**取り組む課題 1**
命についての文章で、筆者が他の仕事をしている人よりも「命」について考えることが多いと考える理由を説明しなさい。
**取り組む課題 2**
命についての文章のうち、「長く生きてきて、そして医療と」で始まり「思うのですが、どうでしょう?」までの部分を、そのまま書き写しなさい。

**本文抜粋**
▼▼▼
長く生きてきて、そして医療という、直接的に命に触れる仕事に長年従事してきて、「命」について考えることが、他の仕事をしている方々よりは多いのではないかと考えます。沢山考えているから、正しいなどとは言いませんが、多くの方に賛同していただける考えではないかと、思い込んでいます。
タイトルにした「命は誰のものか」という問いですが、たとえば、自殺する人は自分の命は自分のものだと思っているのではないかと思うのです。いや、死のうとする人は、そんなことには考えが及ばないだろうというかもしれません。実際、そうなのかもしれません。しかし、命が自分一人のものではないと考えたならば、自ら命を絶とうとはしないのではないかと思うのですが、どうでしょう?
▲▲▲
**検討対象データ**
▼▼▼
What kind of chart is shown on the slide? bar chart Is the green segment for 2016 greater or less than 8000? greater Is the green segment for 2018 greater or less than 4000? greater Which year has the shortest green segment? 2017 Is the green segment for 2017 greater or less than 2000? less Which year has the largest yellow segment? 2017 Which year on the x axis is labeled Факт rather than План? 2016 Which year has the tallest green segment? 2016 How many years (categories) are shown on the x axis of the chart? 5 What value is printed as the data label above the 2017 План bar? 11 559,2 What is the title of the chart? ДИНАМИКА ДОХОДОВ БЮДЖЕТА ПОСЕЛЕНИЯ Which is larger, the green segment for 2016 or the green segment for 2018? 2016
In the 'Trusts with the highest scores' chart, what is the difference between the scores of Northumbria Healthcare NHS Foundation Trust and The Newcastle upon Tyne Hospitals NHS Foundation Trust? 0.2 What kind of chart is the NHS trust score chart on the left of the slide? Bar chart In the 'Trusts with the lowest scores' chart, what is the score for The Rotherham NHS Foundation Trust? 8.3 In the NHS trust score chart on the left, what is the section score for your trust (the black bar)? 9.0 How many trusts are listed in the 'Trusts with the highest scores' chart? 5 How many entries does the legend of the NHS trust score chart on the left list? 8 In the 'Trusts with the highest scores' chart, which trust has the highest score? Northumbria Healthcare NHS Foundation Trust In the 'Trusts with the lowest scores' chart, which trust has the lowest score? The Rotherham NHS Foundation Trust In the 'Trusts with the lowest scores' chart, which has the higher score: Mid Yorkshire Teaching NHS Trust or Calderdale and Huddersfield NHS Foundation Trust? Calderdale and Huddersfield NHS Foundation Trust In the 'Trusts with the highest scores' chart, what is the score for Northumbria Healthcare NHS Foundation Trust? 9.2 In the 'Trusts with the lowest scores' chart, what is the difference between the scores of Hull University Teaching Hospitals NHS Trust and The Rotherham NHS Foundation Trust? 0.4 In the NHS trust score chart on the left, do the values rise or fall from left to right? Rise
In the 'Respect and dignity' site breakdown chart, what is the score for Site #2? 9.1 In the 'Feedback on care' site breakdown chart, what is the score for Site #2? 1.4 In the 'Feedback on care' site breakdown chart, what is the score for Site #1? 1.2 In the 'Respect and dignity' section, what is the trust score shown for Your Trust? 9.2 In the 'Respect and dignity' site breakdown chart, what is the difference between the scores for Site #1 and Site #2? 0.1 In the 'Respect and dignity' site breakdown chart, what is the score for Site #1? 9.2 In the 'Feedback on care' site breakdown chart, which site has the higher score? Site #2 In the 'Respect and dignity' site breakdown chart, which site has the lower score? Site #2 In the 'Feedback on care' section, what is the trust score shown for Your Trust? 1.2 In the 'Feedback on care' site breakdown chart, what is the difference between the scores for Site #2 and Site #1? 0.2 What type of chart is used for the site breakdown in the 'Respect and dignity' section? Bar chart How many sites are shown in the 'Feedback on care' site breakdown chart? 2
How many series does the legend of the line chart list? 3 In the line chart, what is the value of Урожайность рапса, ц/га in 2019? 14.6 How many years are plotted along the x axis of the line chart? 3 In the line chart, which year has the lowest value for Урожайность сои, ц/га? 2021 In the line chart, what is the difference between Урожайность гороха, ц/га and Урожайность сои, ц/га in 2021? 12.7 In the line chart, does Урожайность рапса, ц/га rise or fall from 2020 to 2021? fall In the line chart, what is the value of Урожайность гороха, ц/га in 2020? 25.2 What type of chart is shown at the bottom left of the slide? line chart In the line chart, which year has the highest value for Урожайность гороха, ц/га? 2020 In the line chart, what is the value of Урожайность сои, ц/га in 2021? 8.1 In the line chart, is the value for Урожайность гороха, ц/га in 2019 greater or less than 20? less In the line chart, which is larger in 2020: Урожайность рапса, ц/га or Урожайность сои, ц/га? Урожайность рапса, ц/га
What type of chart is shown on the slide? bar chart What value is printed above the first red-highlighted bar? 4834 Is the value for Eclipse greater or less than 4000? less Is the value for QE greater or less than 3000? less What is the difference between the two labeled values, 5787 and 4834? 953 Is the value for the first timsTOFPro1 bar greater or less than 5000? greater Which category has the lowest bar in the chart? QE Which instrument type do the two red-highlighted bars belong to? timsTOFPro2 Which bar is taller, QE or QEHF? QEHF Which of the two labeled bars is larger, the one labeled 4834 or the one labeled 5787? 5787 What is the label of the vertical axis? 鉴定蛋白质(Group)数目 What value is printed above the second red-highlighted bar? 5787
▲▲▲
**解答例 1**
筆者は長く生きてきました。そのうえ、医療という、直接的に命に触れる仕事に長年従事してきました。そのため、他の仕事をしている人よりも「命」について考えることが多いと考えています。

**解答例 2**
長く生きてきて、そして医療という、直接的に命に触れる仕事に長年従事してきて、「命」について考えることが、他の仕事をしている方々よりは多いのではないかと考えます。沢山考えているから、正しいなどとは言いませんが、多くの方に賛同していただける考えではないかと、思い込んでいます。
タイトルにした「命は誰のものか」という問いですが、たとえば、自殺する人は自分の命は自分のものだと思っているのではないかと思うのです。いや、死のうとする人は、そんなことには考えが及ばないだろうというかもしれません。実際、そうなのかもしれません。しかし、命が自分一人のものではないと考えたならば、自ら命を絶とうとはしないのではないかと思うのですが、どうでしょう?